I run rc18t with mamba 6800 motor on a clay oval indoor track with 170ft run line. (Tea's Rochester, Mn)I was running a 60/15. I'm running a macallister body with about a 2 1/2" side wing. I'm running hitec 65mg servo, mip cvds, 3 racing diffs, steel diff gears in rear,ta front schocks with gold rear spring in right front, and rc18r rear schocks and tower with the schocks mount so the arms are level. I'm running street meat tires. I won every race with this setup. It was faster then the mod 1/10 truck and some of the custom works that ran that night.


----------



## mini_racer (Oct 28, 2008)

weracerc said:


> We are planning on running a spec modified class at Cooper's RC in Chatham VA this fall & winter 1 x month Nov thru Mar.....the basic rules are the car has to be a base AE 18 B T or MT, any shocks any springs, lipo or nimh, mcallister bodies, any upgrades to steering, suspension, difs or axles, radio upgrade allowed...the only thing we are specing is the motor and gear ratio.....the driveline is roughly 200ft so what kind of gearing would anyone recommend and why? Castle said 60/12 for a 12.5:1 FDR with the 6800kv......right now that is what we planning to run unless we get a tremendous amount of contradictory info from actual racers who have been there done that and can tell us what would be better from a practical standpoint.
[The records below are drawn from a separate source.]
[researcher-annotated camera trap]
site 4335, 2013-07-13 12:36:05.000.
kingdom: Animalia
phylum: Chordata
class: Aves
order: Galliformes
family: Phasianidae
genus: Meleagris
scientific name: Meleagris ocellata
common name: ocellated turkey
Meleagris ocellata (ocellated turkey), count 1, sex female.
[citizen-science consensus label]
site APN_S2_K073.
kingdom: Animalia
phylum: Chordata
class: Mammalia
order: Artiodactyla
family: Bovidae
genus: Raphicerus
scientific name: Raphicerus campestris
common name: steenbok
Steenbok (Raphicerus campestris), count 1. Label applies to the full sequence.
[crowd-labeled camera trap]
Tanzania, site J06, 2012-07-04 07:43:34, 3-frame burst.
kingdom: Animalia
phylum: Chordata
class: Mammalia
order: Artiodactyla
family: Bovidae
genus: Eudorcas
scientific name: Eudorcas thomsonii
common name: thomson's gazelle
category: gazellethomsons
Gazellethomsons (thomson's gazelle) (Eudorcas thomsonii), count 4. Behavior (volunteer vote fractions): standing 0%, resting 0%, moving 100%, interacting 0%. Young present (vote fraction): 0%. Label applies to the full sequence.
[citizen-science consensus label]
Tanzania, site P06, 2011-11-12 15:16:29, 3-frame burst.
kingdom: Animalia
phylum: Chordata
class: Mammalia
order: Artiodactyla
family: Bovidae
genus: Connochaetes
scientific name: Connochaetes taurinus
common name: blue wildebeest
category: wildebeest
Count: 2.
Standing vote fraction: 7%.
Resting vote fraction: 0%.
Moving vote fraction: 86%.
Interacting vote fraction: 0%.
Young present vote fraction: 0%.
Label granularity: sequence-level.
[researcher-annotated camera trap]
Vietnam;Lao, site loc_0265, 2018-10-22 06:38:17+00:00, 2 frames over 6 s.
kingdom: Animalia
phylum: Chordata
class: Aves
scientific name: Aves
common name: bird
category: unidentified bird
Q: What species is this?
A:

Seems terribly odd to be spec-ing _anything_ on vehicles you're otherwise essentially letting people go hog wild on. :freak:


----------



## aeracer (Oct 28, 2001)

mini racer,
What's up with the negative vibes? Maybe spec isn't the right term- cost controlled racing might be more appropriate.


----------



## mini_racer (Oct 28, 2008)

aeracer said:


> mini racer,
> What's up with the negative vibes? Maybe spec isn't the right term- cost controlled racing might be more appropriate.


No negative vibe dude, I just don't get it.
If the cars were some semblance of spec I'd be with ya, and the whole cost-controlled thing. But since it's basically a free-for-all spend-a-thon allowing for the best of everything is just seemed kinda silly _only_ regulating gearing. 
It's kinda like having your prom date tell you she has a dress with velcro quick releases :woohoo: only to find out her parents are chaperoning. 



:thumbsup:


----------



## aeracer (Oct 28, 2001)

The thread was more a question of gearing for a 6800 motor. I don't think he was trying to outline the rules of the class. I have never seen a velcro prom dress, might be interesting............:wave:


----------



## Reid H. (Jan 9, 2008)

My Prom Dates Dress Came With A Hanns Device If You Know What I Mean.lol. Aeracer, Miniracer Is Just Hating On Us Cause He Can't Run At Such A Nice Facility. See Ya There Saturday. Lets Get It On!!!!!!


----------



## mini_racer (Oct 28, 2008)

If you _only_ knew


----------